Preethi Sunil, a 40 year-old software engineer, who gave birth in the last week of May, was one of those patients who had to go for an ultrasound. “Of course the hospital took all the measures, but personally, I would sanitise files and reports I had to take with me after I returned home, leaving them aside till the next appointment.” 

So far there has been no evidence to suggest any kind of foetal abnormalities or increased rate of miscarriages among patients who tested positive for the the virus.

At birth

  • How do you prepare for the birth of the baby?

A COVID-19 test is conducted for the mother-to-be at the time of admission, according to the ICMR guidelines. While some of the large cities have worked with private hospitals to collect samples from homes of their patients (Delhi, Chennai, Mumbai), others started with testing only those women who reside in red zones like Bangalore.  While guidelines allow for a single asymptomatic partner to be present with the pregnant woman, hospitals are trying to minimising it.

Shantala Hegde, a thirty year old HR professional, who delivered on April 9th spoke of her experience: “My husband and I had planned for him to be there in the labour room through the entire birthing process, and have him cut the umbilical chord. However the new guidelines meant that couldn’t happen. Even when I had to go for scans, the hospital would not allow my husband to come in with me, to limit the infection. We had our temperature checked every time. Mentally, be prepared to handle a few things on your own.” 

Post delivery care

Shantala, who gave birth to a healthy baby boy, found herself in a situation when her baby developed jaundice. “We had to admit him in the hospital overnight to monitor him. Again, precautionary measures meant that only I was allowed to stay with my son.”

Shantala’s hospital has made arrangements for home vaccinations as well. The ICMR guidelines ask the hospitals to reduce the number of antenatal visits as much as possible. 

Even when I had to go for scans, the hospital would not allow my husband to come in with me, to limit the infection. We had our temperature checked every time. Mentally, be prepared to handle a few things on your own.

Shanthala Hegde, who delivered a baby boy in April 2020

If you test positive

It is the most terrifying question in these times that an expectant mother faces. But it is not going to be all bad. Let us first give you some news that will calm you down.

▶ [PROBLEMS TO SOLVE]
1. Name every city mentioned in the passage on childbirth during COVID-19.
2. Extend the passage on childbirth during COVID-19 by writing what comes after its final sentence.
None of the lines below are needed here.

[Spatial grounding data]
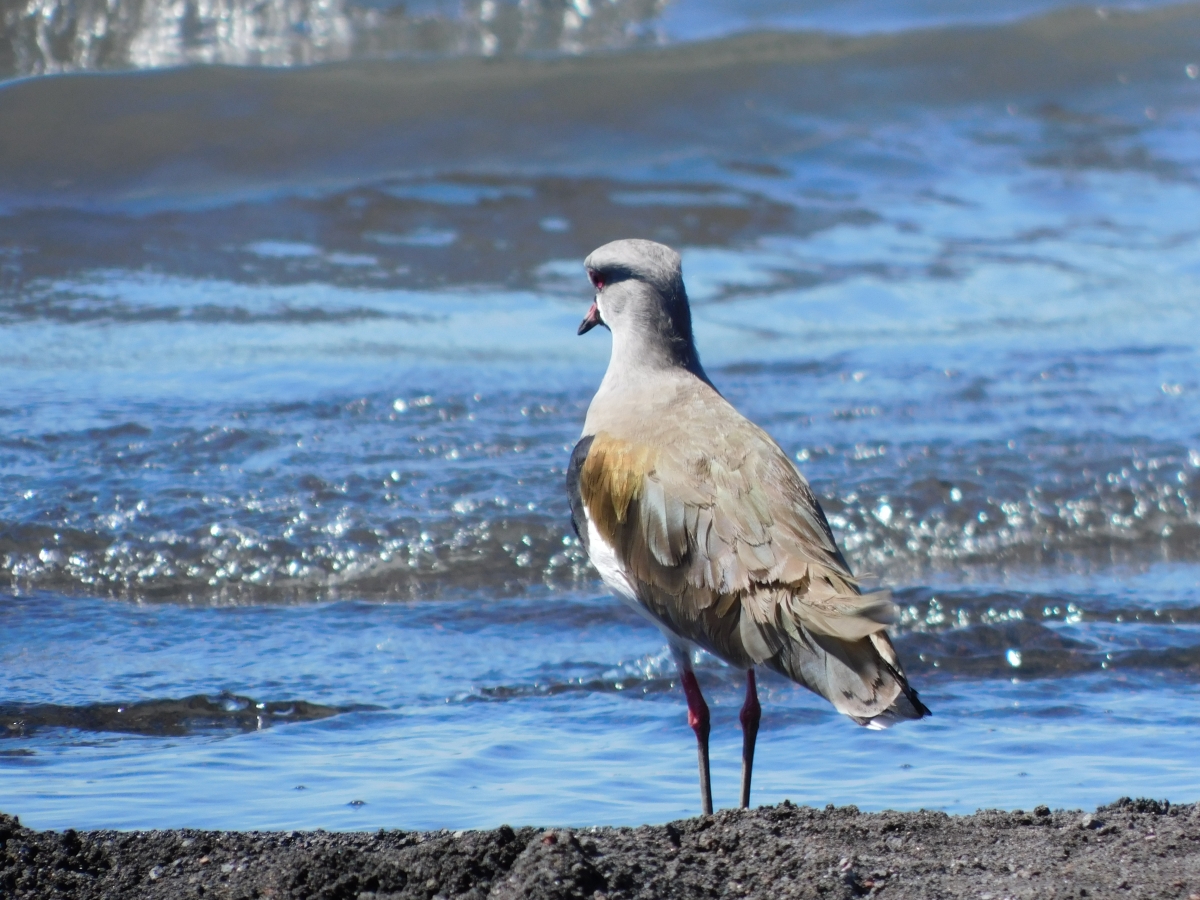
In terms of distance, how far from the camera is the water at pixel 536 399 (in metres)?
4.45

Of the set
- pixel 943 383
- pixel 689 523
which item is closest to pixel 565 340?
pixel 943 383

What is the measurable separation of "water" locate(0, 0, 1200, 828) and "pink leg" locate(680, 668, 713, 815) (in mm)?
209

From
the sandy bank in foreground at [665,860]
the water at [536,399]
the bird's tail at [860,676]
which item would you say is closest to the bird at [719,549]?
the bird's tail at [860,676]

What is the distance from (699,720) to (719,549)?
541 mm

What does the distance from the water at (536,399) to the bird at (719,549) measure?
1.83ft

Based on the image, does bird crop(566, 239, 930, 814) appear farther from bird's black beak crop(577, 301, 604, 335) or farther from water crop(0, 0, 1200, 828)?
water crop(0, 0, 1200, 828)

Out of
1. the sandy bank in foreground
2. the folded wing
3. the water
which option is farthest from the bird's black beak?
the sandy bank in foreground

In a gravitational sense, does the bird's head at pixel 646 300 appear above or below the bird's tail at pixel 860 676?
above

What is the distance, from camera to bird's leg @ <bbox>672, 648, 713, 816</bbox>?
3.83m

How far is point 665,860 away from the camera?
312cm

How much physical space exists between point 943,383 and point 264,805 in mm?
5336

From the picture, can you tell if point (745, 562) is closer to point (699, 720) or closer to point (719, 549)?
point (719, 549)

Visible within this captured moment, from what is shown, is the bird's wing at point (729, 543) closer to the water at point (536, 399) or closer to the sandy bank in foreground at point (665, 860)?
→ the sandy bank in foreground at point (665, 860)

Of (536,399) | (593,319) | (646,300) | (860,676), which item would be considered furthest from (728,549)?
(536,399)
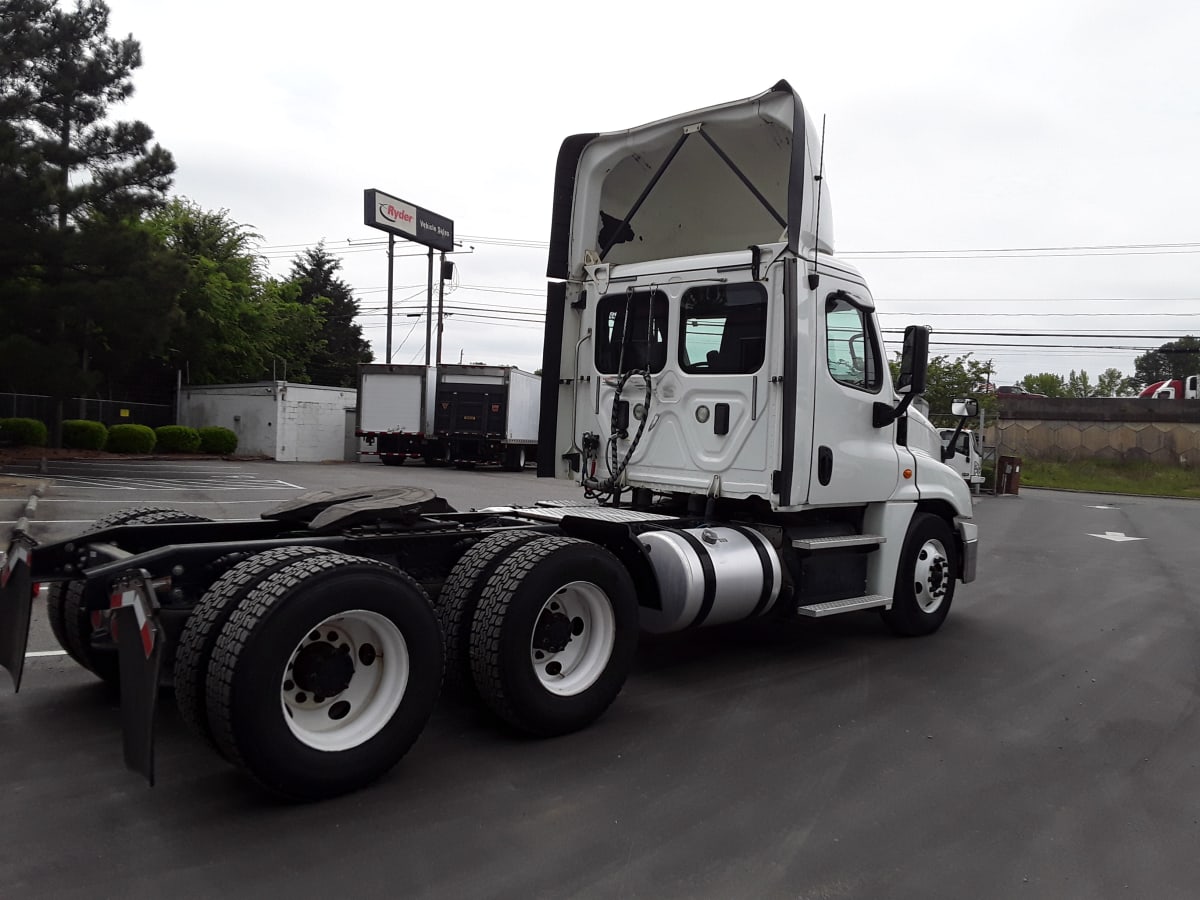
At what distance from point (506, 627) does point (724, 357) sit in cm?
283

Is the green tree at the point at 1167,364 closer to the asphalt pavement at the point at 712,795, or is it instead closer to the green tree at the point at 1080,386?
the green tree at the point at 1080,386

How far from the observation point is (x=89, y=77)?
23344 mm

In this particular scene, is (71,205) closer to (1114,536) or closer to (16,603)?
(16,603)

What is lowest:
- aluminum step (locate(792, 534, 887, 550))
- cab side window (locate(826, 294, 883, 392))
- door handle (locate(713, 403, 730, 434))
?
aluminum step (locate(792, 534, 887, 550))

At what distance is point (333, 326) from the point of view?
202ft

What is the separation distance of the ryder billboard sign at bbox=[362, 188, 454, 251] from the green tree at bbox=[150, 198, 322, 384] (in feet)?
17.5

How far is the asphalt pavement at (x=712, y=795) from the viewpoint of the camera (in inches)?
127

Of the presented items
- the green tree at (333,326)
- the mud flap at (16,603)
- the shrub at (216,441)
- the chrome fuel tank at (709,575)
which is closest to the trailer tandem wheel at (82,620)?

▶ [RESULTS BY TASK]
1. Delhi, Chennai, Mumbai, Bangalore

2.
So far there has been no evidence to suggest any kind of foetal abnormalities or increased rate of miscarriages among patients who tested positive for the the virus.

However, there is set of protocols that have been established to deal with pregnancies as opposed to the previous times.

A COVID test from a designated lab is mandatory for a lady before her delivery. If you test positive and are asymptomatic, the rules are varied about whether you are allowed to home quarantine or not depending on each state. At the time of writing this article, the ICMR guidelines did allow for home quarantine for asymptomatic patients.

At the time of delivery you will be shifted into an isolation ward in a COVID designated hospital and the child will be temporarily separated from you to avoid contagion.  

While the WHO guidelines encourage breastfeeding and skin to skin contact even by mothers who are COVID-19 positive, the ICMR has suggested COVID-positive mothers to use breast pumps to maintain food supply for their child.

Again, there has been no evidence so far to support the idea that the virus is transmitted through breast milk. The reason for caution is to avoid infections through nasal and mouth secretions. Mothers are advised to wear a mask if they are breast feeding directly.

To wrap up, the conversation about general mental health has been at the forefront during this pandemic and it could not be more important in case of expectant or new mothers. A support system is extremely important – family, friends etc are vital in keeping you happy and calm. Reach out to them, ask for help, talk to people when you need it, consult your doctor when you feel it getting overwhelming.